O que busca a pessoa que se coloca no parapeito do 21º andar de um prédio? Uma pessoa que aparentemente tem a vida de sonhos de tantas outras: reconhecimento profissional, uma família, um consultório elegante em um endereço caro da cidade. Provavelmente roupas e carros caros.
Este é o ponto de partida do filme O Vendedor de Sonhos, que chega às salas de cinema nesta semana, uma adaptação do livro do psiquiatra Augusto Cury publicado em 2009, tendo vendido milhões de cópias em mais de 60 idiomas.

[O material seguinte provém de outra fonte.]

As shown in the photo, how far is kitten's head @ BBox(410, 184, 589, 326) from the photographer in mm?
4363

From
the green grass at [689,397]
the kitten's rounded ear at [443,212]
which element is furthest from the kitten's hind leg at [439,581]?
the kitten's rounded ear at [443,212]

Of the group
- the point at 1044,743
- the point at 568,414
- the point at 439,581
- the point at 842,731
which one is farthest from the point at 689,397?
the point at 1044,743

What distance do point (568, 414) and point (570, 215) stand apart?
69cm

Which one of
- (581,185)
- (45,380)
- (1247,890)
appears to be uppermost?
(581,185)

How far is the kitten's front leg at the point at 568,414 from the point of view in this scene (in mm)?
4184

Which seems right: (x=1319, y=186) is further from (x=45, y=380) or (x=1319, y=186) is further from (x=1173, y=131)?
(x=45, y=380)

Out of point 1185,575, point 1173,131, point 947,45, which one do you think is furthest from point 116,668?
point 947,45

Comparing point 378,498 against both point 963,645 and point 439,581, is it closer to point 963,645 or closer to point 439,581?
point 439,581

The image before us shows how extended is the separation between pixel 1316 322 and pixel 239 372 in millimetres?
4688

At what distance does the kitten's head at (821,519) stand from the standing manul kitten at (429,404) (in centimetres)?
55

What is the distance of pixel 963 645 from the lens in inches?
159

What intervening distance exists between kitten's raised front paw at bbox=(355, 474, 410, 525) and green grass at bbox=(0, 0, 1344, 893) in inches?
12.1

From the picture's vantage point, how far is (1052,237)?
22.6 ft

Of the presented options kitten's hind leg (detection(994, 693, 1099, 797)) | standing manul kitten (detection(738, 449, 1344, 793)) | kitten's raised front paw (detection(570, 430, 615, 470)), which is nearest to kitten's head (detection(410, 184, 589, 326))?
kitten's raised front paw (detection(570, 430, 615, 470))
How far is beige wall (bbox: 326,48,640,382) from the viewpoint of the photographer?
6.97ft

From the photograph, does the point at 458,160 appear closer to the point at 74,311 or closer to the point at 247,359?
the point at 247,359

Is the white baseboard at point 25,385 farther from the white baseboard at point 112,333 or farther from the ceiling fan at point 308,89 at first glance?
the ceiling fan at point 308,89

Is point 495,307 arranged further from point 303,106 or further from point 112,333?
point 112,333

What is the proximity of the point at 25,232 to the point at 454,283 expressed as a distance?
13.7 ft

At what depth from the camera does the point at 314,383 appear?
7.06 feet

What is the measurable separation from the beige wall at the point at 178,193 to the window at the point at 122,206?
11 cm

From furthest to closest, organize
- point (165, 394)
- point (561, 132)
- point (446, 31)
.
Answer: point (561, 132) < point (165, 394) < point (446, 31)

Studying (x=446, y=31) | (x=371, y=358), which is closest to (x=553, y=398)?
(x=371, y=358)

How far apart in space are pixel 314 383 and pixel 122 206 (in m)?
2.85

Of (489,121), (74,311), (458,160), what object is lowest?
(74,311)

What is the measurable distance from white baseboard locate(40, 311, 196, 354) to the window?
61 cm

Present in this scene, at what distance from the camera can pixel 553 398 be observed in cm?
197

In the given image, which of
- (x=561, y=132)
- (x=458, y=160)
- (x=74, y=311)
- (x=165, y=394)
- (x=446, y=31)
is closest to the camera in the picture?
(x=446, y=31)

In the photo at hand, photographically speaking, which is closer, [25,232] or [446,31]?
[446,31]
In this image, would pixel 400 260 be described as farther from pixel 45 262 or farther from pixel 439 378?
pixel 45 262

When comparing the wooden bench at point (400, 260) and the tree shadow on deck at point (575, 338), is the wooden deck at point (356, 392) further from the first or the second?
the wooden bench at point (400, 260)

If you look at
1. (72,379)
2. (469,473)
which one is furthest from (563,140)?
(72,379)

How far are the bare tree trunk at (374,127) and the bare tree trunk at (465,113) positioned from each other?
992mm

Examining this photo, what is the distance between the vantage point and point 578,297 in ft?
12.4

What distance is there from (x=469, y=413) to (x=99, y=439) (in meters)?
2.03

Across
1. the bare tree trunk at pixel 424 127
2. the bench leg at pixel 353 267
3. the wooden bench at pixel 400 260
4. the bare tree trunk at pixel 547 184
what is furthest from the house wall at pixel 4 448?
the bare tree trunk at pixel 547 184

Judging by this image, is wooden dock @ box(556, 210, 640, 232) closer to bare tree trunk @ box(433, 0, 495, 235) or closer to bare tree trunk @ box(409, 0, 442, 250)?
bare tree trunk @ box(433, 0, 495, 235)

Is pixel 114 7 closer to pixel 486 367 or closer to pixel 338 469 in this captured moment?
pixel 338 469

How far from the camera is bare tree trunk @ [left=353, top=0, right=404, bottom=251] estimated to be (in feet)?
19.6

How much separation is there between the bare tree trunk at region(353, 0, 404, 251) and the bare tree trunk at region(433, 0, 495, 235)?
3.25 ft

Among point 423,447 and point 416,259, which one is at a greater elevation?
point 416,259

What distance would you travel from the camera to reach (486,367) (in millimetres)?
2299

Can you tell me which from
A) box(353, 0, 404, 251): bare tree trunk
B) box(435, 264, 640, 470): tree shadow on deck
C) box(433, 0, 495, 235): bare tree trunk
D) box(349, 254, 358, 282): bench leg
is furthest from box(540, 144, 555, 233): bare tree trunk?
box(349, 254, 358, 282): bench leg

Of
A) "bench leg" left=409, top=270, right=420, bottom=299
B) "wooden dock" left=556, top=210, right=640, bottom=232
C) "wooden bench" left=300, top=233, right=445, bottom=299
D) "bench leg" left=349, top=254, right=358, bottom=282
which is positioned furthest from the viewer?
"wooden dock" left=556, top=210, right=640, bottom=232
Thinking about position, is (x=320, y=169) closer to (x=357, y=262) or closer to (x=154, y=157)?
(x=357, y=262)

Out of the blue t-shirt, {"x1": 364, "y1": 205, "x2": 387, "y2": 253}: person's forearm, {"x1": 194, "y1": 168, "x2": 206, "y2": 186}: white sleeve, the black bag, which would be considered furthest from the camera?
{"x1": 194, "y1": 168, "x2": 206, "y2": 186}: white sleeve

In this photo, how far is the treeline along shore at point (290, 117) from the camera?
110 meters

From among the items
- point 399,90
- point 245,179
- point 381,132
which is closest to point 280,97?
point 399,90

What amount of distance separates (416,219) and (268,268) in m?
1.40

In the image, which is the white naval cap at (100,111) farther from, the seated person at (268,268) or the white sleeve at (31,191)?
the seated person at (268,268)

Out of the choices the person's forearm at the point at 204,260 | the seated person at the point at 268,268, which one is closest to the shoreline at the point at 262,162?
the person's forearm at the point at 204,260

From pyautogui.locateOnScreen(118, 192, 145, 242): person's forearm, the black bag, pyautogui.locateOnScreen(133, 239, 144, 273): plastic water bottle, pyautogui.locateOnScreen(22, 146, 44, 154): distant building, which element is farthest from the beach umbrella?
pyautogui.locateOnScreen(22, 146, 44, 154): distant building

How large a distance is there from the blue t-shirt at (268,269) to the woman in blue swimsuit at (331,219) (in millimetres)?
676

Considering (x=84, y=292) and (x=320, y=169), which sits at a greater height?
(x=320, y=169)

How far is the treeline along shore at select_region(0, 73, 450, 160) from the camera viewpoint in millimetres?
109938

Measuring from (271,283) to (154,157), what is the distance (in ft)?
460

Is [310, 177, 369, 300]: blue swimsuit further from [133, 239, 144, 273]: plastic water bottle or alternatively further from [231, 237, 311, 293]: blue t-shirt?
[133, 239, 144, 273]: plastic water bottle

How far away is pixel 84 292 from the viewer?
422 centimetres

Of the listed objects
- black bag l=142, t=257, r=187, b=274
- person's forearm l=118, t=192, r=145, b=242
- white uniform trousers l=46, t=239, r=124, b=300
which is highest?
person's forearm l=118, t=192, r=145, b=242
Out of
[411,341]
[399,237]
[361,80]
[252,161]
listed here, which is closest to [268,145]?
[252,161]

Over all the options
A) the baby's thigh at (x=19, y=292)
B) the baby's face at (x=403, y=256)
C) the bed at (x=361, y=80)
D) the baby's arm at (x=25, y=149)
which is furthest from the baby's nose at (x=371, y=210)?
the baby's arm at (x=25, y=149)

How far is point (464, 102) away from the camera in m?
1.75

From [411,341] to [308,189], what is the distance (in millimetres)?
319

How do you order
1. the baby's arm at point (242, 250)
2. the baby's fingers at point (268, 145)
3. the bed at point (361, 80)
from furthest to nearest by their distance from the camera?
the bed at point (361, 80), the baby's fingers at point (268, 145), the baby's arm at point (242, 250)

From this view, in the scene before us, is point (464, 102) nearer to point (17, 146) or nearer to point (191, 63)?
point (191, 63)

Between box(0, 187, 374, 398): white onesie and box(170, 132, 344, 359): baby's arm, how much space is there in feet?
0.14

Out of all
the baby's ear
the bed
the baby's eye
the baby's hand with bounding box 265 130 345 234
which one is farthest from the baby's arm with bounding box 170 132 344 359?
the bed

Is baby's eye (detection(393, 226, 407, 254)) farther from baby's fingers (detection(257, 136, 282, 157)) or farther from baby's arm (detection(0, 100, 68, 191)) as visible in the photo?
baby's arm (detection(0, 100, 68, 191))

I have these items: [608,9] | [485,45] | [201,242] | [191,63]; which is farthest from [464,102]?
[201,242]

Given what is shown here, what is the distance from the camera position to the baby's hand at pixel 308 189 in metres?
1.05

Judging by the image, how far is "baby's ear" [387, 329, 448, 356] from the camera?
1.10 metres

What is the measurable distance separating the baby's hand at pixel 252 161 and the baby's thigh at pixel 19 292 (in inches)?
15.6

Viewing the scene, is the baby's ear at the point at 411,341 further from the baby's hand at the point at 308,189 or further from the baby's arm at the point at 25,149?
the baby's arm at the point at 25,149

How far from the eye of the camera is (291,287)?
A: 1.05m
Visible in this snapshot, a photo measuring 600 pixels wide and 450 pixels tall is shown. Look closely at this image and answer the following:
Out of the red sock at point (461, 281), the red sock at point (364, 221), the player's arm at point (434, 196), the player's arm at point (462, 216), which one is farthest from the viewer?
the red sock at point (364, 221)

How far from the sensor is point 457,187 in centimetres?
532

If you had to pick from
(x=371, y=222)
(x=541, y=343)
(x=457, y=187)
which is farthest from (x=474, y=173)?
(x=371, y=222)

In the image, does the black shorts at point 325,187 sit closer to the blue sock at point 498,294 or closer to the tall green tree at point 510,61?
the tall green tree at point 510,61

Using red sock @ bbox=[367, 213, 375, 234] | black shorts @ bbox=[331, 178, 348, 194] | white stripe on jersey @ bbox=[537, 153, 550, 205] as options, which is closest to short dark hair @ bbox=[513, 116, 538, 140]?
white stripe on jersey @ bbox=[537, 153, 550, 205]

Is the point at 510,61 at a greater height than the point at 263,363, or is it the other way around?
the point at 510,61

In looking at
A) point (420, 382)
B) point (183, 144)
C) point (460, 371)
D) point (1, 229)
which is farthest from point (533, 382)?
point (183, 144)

O homem que está naquele parapeito é Júlio César (Dan Stulbach), psicólogo renomado que sente enfrentar uma dor impossível de lidar. O que o leva aquele parapeito é o desejo de que a dor pare, muito maior que o desejo de acabar com a própria vida. E neste momento o improvável acontece, um mendigo entra no prédio sem dificuldade – o que pareceu estranho, confesso – e se junta a ele ali.
Esse mendigo (vivido pelo ator uruguaio César Troncoso) se apresenta como um Vendedor de Sonhos e se oferece para vender a Júlio César uma vírgula, a representação da continuação, do amanhã, a possibilidade de seguir de outra forma. Acompanhamos então, os espectadores, a caminhada destes dois personagens por uma São Paulo linda na fotografia, com cores quentes, mas que mostra seu lado injusto e desigual.
Ao lado do lindo prédio do qual Júlio César quase se atira, uma outra cidade adormece aquecida pelo fogo em latões recortados e iluminada pelas estrelas. “Ao lado” pode soar exagerado para quem não conhece a cidade ou mesmo para quem vive protegido nos grandes condomínios de apartamento e de lá sai para prédios de escritórios também protegidos e então para shoppings centers onde não é possível ver a luz do dia, mas não é.
O contraste entre pobres e ricos é constante em São Paulo e é constante no filme, veículo para uma profunda crítica à sociedade consumista e a distância que as pessoas mais e mais tomam das pequenas coisas, do essencial. Essa crítica está nas frases do Mestre, nome pelo qual o mendigo é conhecido.
A missão de transpor está crítica para às telas foi difícil – o próprio diretor Jayme Monjardim disse, na coletiva que se seguiu à exibição da cabine de imprensa, que “este foi o mais difícil projeto de sua vida” – e em alguns momentos essa dificuldade aparece, quando o tom se torna mais professoral ou quando falta naturalidade aos diálogos – ou seria a forma de atuação brasileira?
Ou será que eu, assim como Júlio César e assim como confessou Dan Stulbach na mesma coletiva, iniciei o filme protegida pelo cinismo? Definitivamente, para que a mensagem do filme seja recebida, é preciso deixar o cinismo de lado. Não é um filme para qualquer público.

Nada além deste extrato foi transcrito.